The History Of Texas
Texas is a major agricultural state in the U.S. and is also regarded as an industrial giant. It follows Alaska in terms of land area and ranks ahead of other states in certain categories such as cotton, sheep, cattle, and oil. Its farms and ranches also produced dairy products, poultry and eggs, rice, hay, wheat, greenhouse and nursery products, peanuts, sugar cane and a wide variety of vegetables and fruits.
In 1845, Texas became the 28th U.S. State following a congress bill that allowed the annexation of the Republic of Texas. The move was strongly opposed by Mexico which then caused the eruption of the Mexican-American war.
Generally speaking, the history of Texas can be based on five important timelines including its statehood during the period of 1845 to 1860.
- The French Colonization Of Texas, 1684 – 1689
The French occupation of Texas started with the establishment of a French settlement on the Texas coast in 1685 by French explorer Robert Cavelier de la Salle. The settlement, which was located on the right bank of southern Victorian County’s Garcitas Creek, has been called Fort St. Louis. La Salle intended to build the colony at the mouth of the Mississippi River but faulty maps and geography made him anchor his ships 400 miles to the west, off the coast of Texas. The French colony managed to survive until 1688.
- The Spanish Colonization Of Texas, 1690 – 1821
The Spanish Colonial era in Texas started with a system of presidios and missions which had aimed to spread Christianity and to establish Spanish control over the region. During the 1680s, the first among these Spanish missions were established near present-day El Paso, San Angelo and Presidio. San Antonio, which was founded in 1718, had become the most successful settlement. It also became the capital of Texas at the end of the French and Indian War when the French handed over Louisiana to Spain.
- Mexican Texas, 1821 – 1836
This is the period when Texas was part of Mexico and the historiographical name Mexican Texas was used. In the beginning, Mexican Texas followed the Spanish Texas system of government. Later on, it adopted a federal structure as a result of the 1824 Constitution of Mexico. After the violent Battle of Velasco on June 26, 1832, the people of Texas decided to declare their independence from Mexico on March 2, 1836. Texas became an independent government and carried the name Republic of Texas following the end of the Texas Revolution in 1836 and the Battle of San Jacinto. However, Mexico refused to recognize this independence.
- Republic of Texas, 1836 – 1845
This independent sovereign country in North America was bordered in the west and southwest by Mexico, in the southeast by the Gulf of Mexico, in the east and northeast by Arkansas and Louisiana, and in the north by Wyoming, Colorado, Kansas and Oklahoma. The citizens of the Republic were called Texians.

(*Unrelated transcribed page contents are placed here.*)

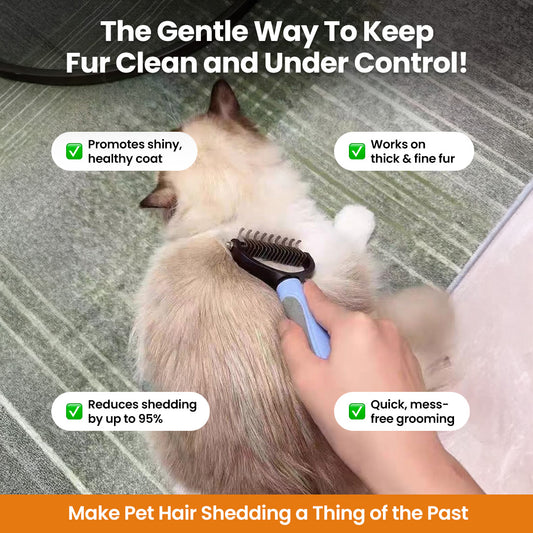 The Gentle Way To Keep Fur Clean and Under Control!

✅ Promotes shiny, healthy coat

✅ Works on thick & fine fur

✅ Reduces shedding by up to 95%

✅ Quick, mess-free grooming

Make Pet Hair Shedding a Thing of the Past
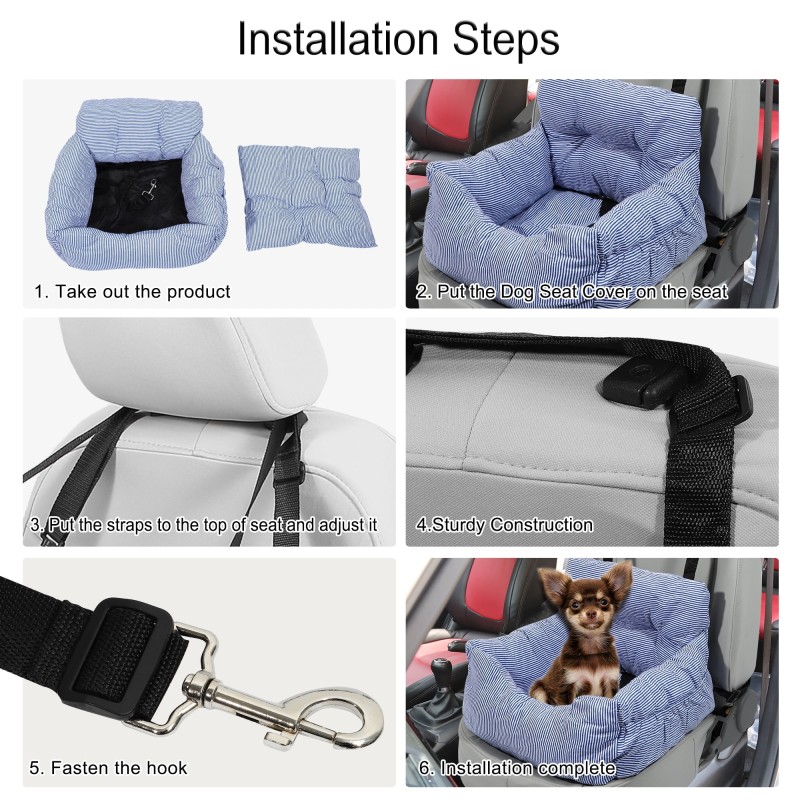 Installation Steps

1. Take out the product

2. Put the Dog Seat Cover on the seat

3. Put the straps to the top of seat and adjust it

4.Sturdy Construction

5. Fasten the hook

6. Installation complete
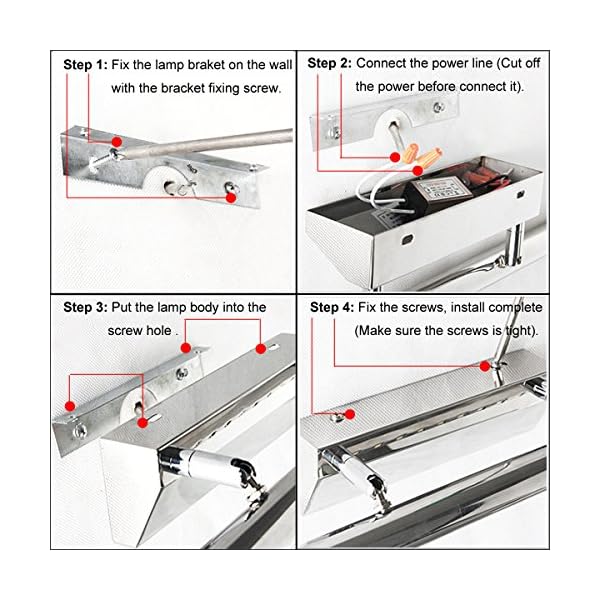 Step 1: Fix the lamp braket on the wall with the bracket fixing screw.

Step 2: Connect the power line (Cut off the power before connect it).

Step 3: Put the lamp body into the screw hole .

Step 4: Fix the screws, install complete (Make sure the screws is tight).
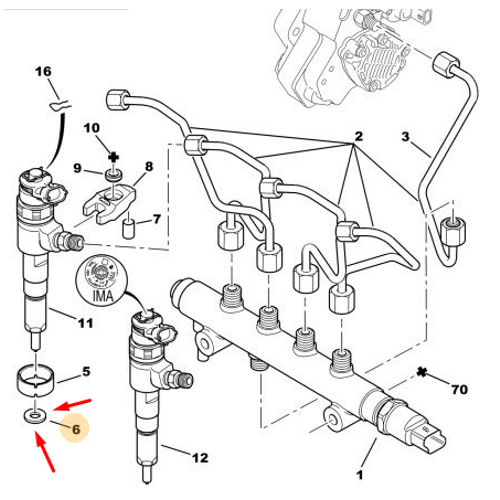 16
10
9
8
7
2
3
IMA
11
5
6
12
70
1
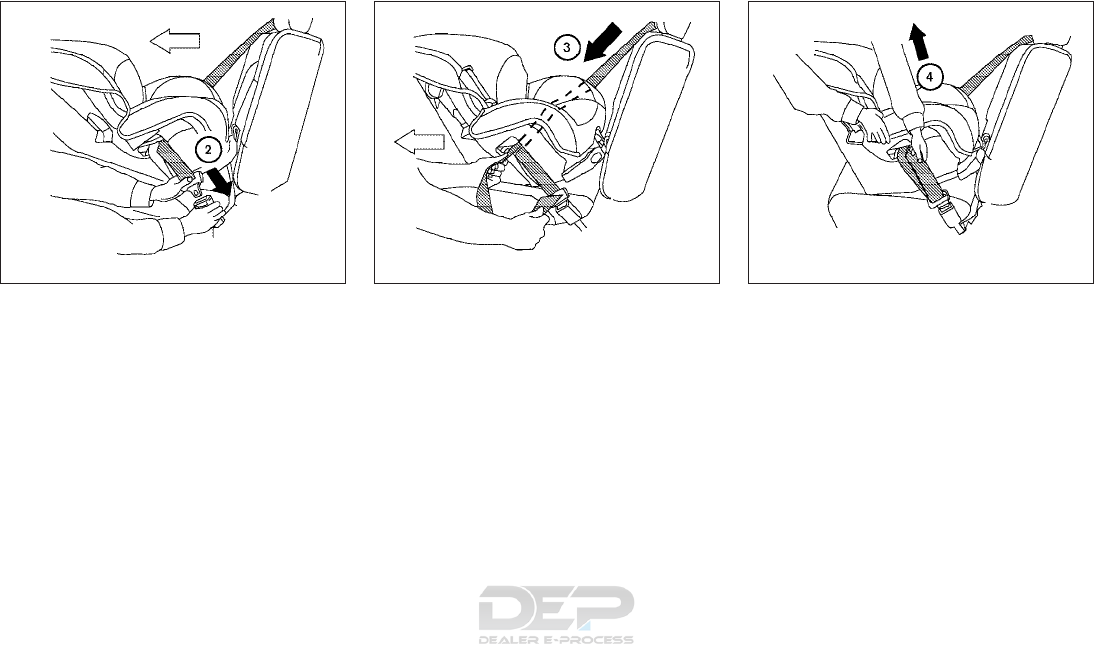 2

3

4

DEP
DEALER E-PROCESS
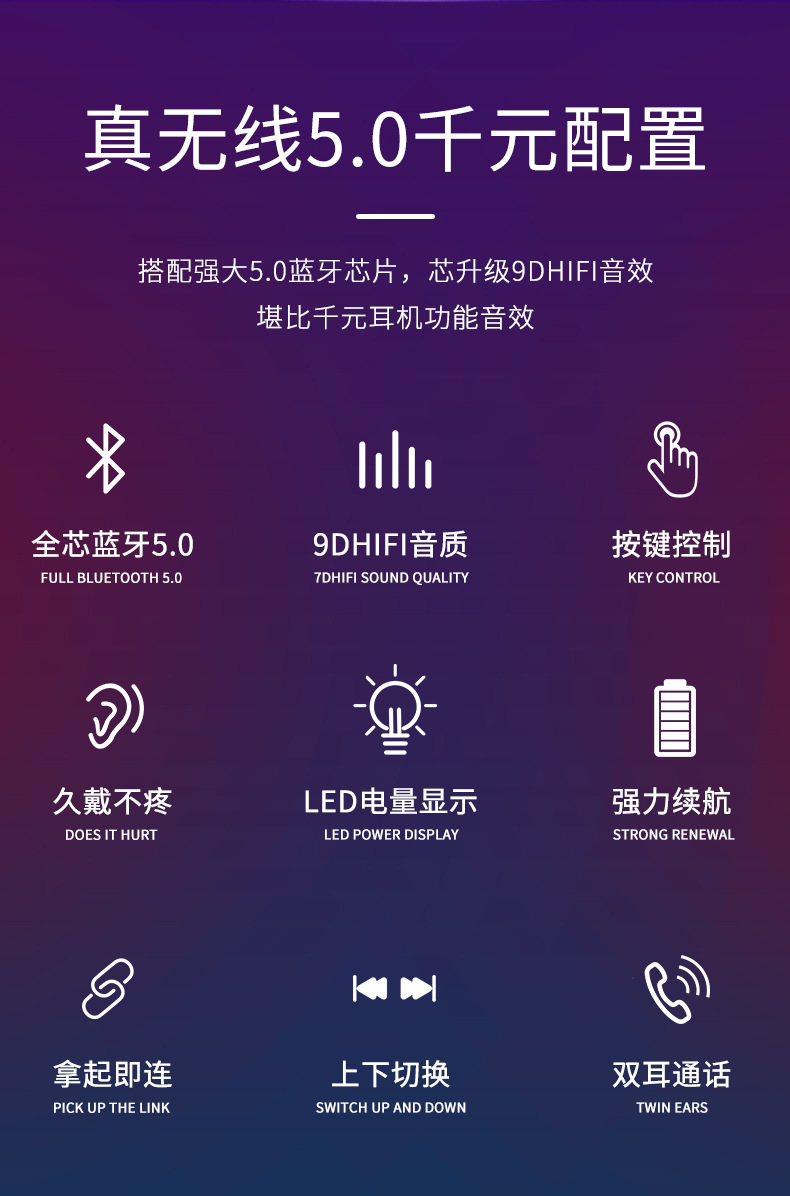 真无线5.0千元配置

搭配强大5.0蓝牙芯片，芯升级9DHIFI音效
堪比千元耳机功能音效

全芯蓝牙5.0
FULL BLUETOOTH 5.0

9DHIFI音质
7DHIFI SOUND QUALITY

按键控制
KEY CONTROL

久戴不疼
DOES IT HURT

LED电量显示
LED POWER DISPLAY

强力续航
STRONG RENEWAL

拿起即连
PICK UP THE LINK

上下切换
SWITCH UP AND DOWN

双耳通话
TWIN EARS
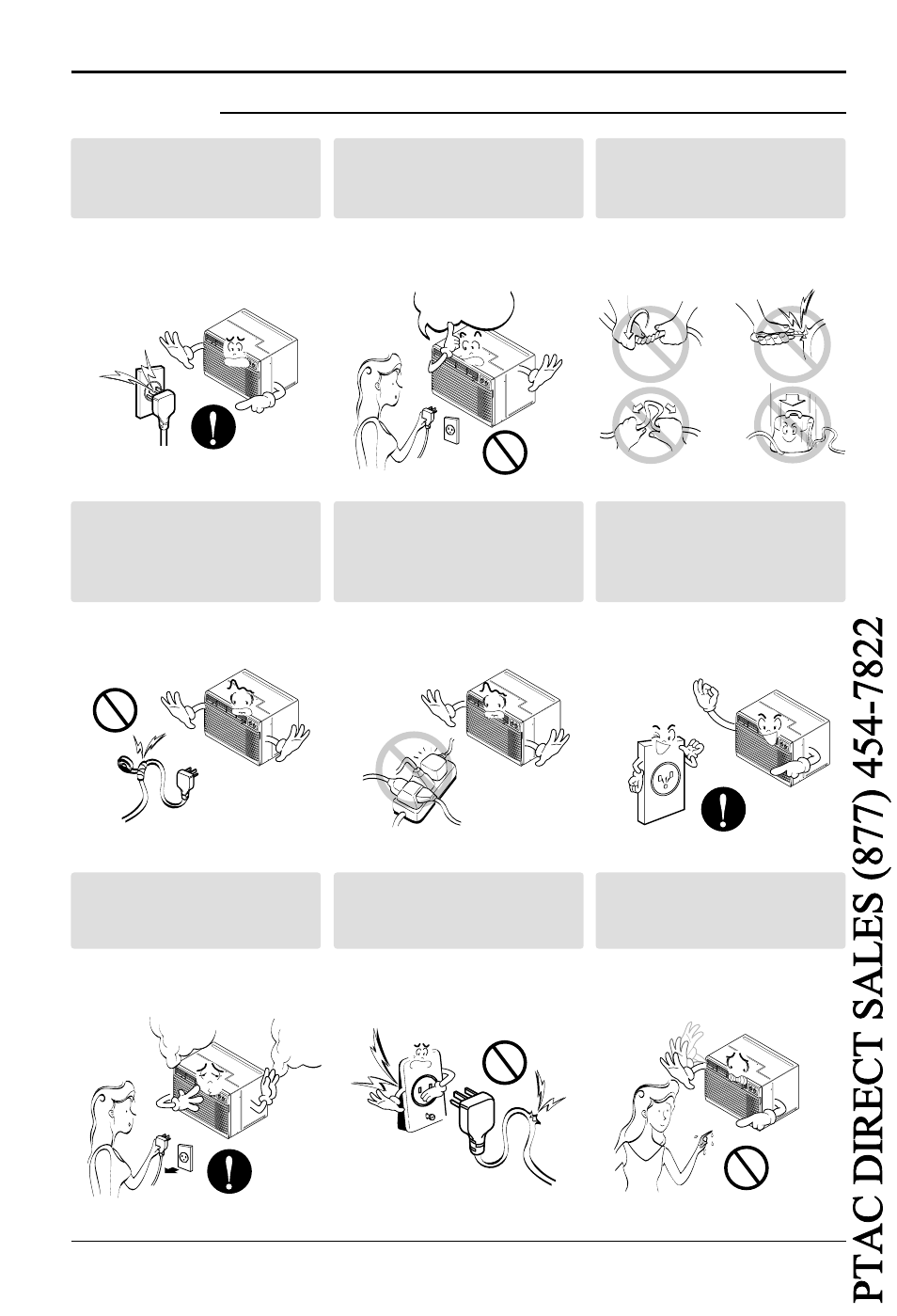 PTAC DIRECT SALES (877) 454-7822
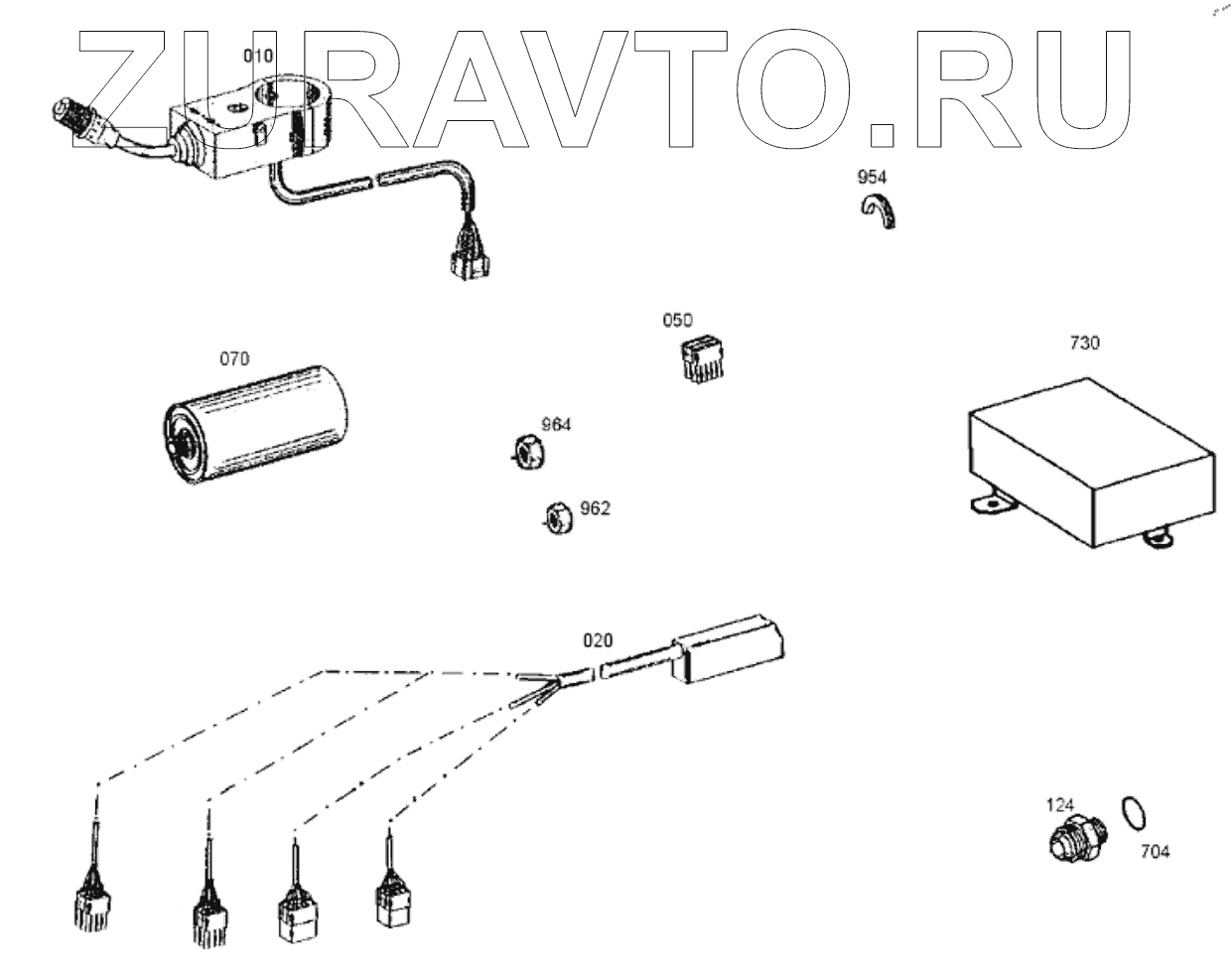 ZURAVTO.RU

010

954

050

070

730

964

962

020

124

704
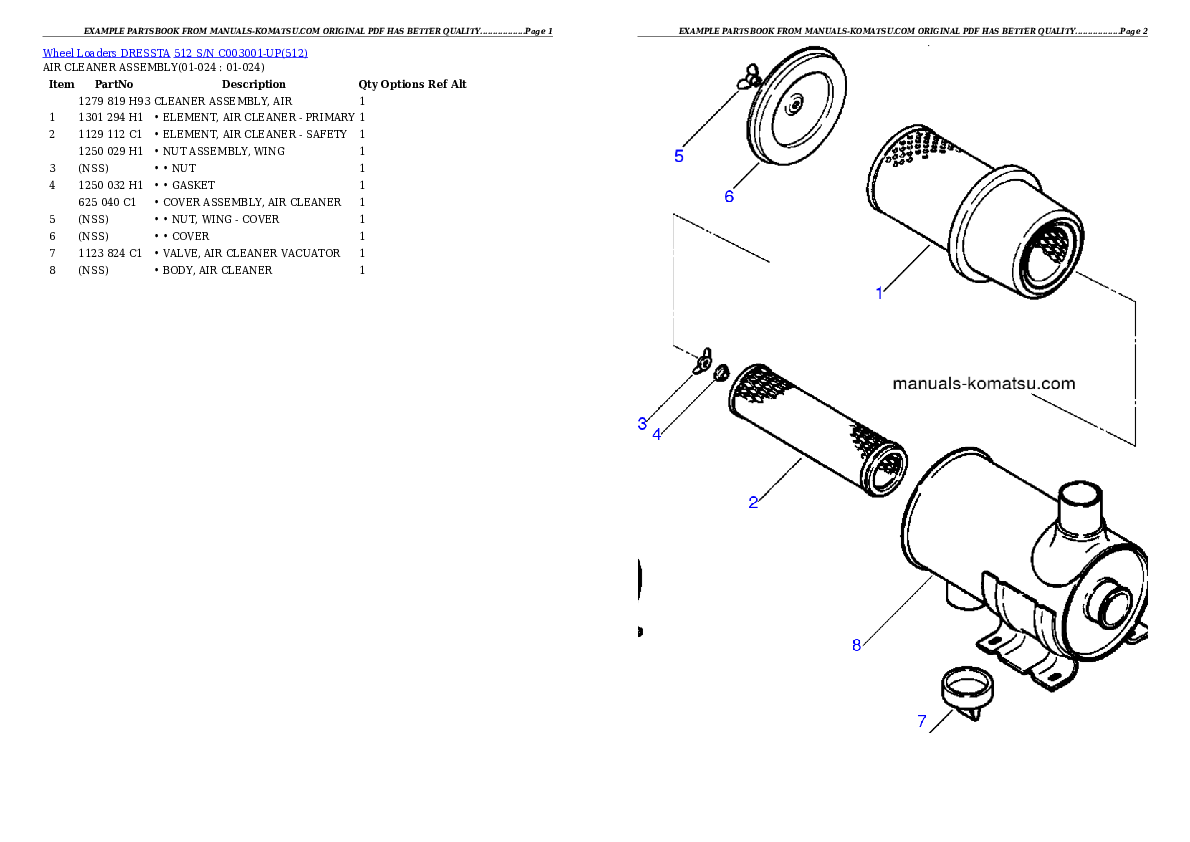 EXAMPLE PARTSBOOK FROM MANUALS-KOMATSU.COM ORIGINAL PDF HAS BETTER QUALITY..................Page 1

Wheel Loaders DRESSTA 512 S/N C003001-UP(512)
AIR CLEANER ASSEMBLY(01-024 : 01-024)

| Item | PartNo | Description | Qty | Options | Ref | Alt |
|---|---|---|---|---|---|---|
| | 1279 819 H93 | CLEANER ASSEMBLY, AIR | 1 | | | |
| 1 | 1301 294 H1 | • ELEMENT, AIR CLEANER - PRIMARY | 1 | | | |
| 2 | 1129 112 C1 | • ELEMENT, AIR CLEANER - SAFETY | 1 | | | |
| | 1250 029 H1 | • NUT ASSEMBLY, WING | 1 | | | |
| 3 | (NSS) | • • NUT | 1 | | | |
| 4 | 1250 032 H1 | • • GASKET | 1 | | | |
| | 625 040 C1 | • COVER ASSEMBLY, AIR CLEANER | 1 | | | |
| 5 | (NSS) | • • NUT, WING - COVER | 1 | | | |
| 6 | (NSS) | • • COVER | 1 | | | |
| 7 | 1123 824 C1 | • VALVE, AIR CLEANER VACUATOR | 1 | | | |
| 8 | (NSS) | • BODY, AIR CLEANER | 1 | | | |

EXAMPLE PARTSBOOK FROM MANUALS-KOMATSU.COM ORIGINAL PDF HAS BETTER QUALITY..................Page 2

5
6
1
manuals-komatsu.com
3
4
2
8
7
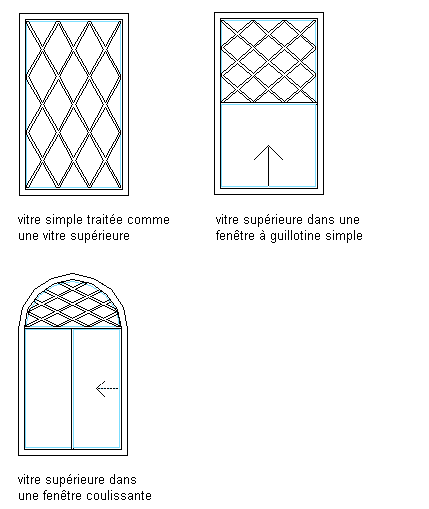 vitre simple traitée comme une vitre supérieure

vitre supérieure dans une fenêtre à guillotine simple

vitre supérieure dans une fenêtre coulissante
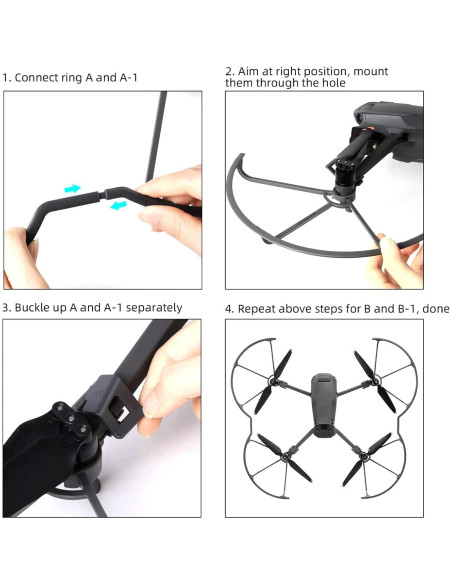 1. Connect ring A and A-1

2. Aim at right position, mount them through the hole

3. Buckle up A and A-1 separately

4. Repeat above steps for B and B-1, done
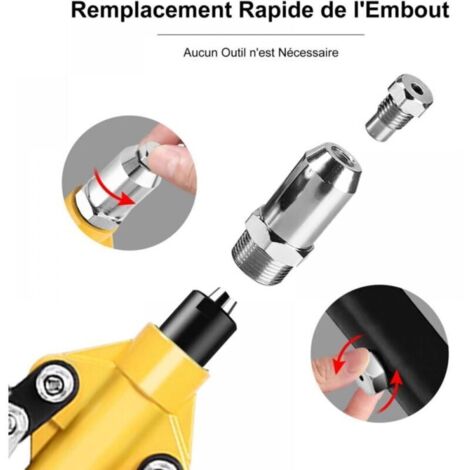 Remplacement Rapide de l'Embout

Aucun Outil n'est Nécessaire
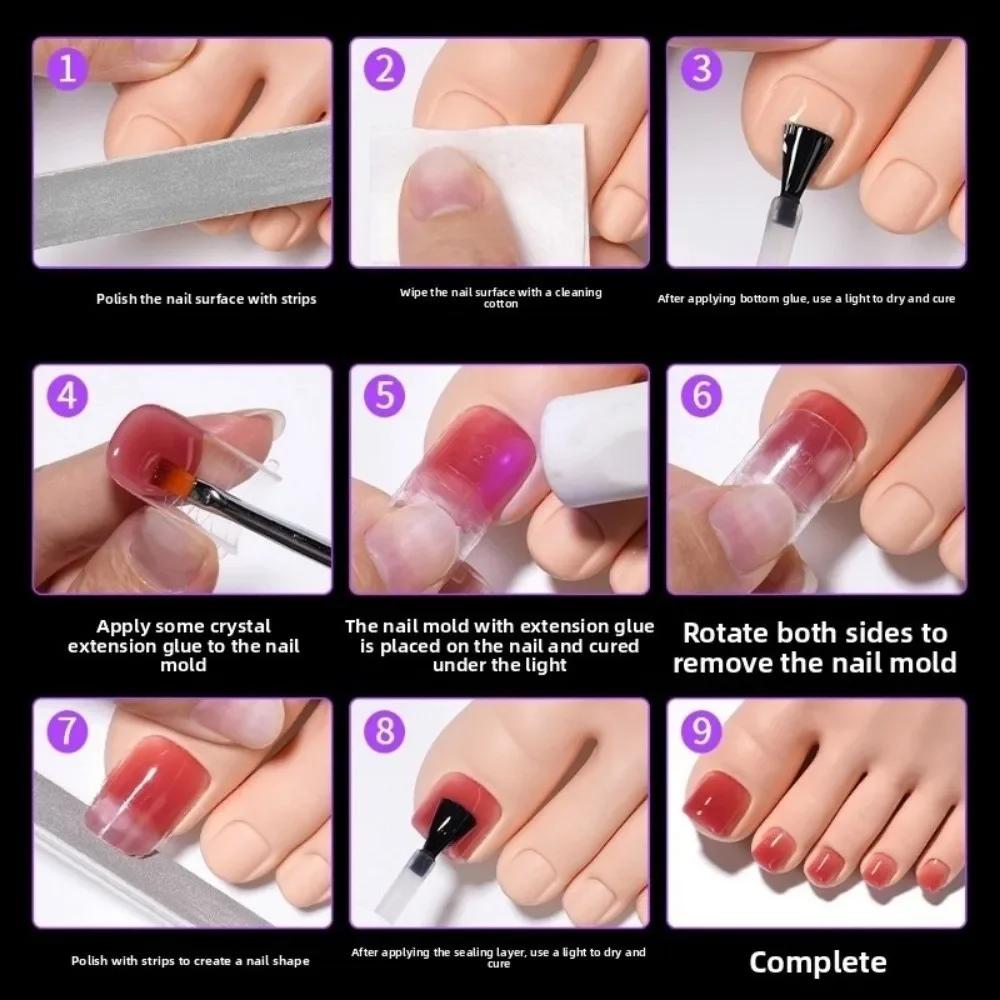 1

Polish the nail surface with strips

2

Wipe the nail surface with a cleaning cotton

3

After applying bottom glue, use a light to dry and cure

4

Apply some crystal extension glue to the nail mold

5

The nail mold with extension glue is placed on the nail and cured under the light

6

Rotate both sides to remove the nail mold

7

Polish with strips to create a nail shape

8

After applying the sealing layer, use a light to dry and cure

9

Complete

- Texas As A U.S. State, 1845 – 1860
In 1844, elected U.S. president James K. Polk made a promise to annex Texas. Prior to his election, there were already negotiations being made with Texas by outgoing president John Tyler. On February 26, 1845, the U.S. Congress approved the annexation. Five months later, the Texas legislature approved the annexation and created a state constitution. In October, residents of Texas approved the annexation and the new state constitution. On December 29, 1845, Texas officially joined the United States and became the nation’s 28th State.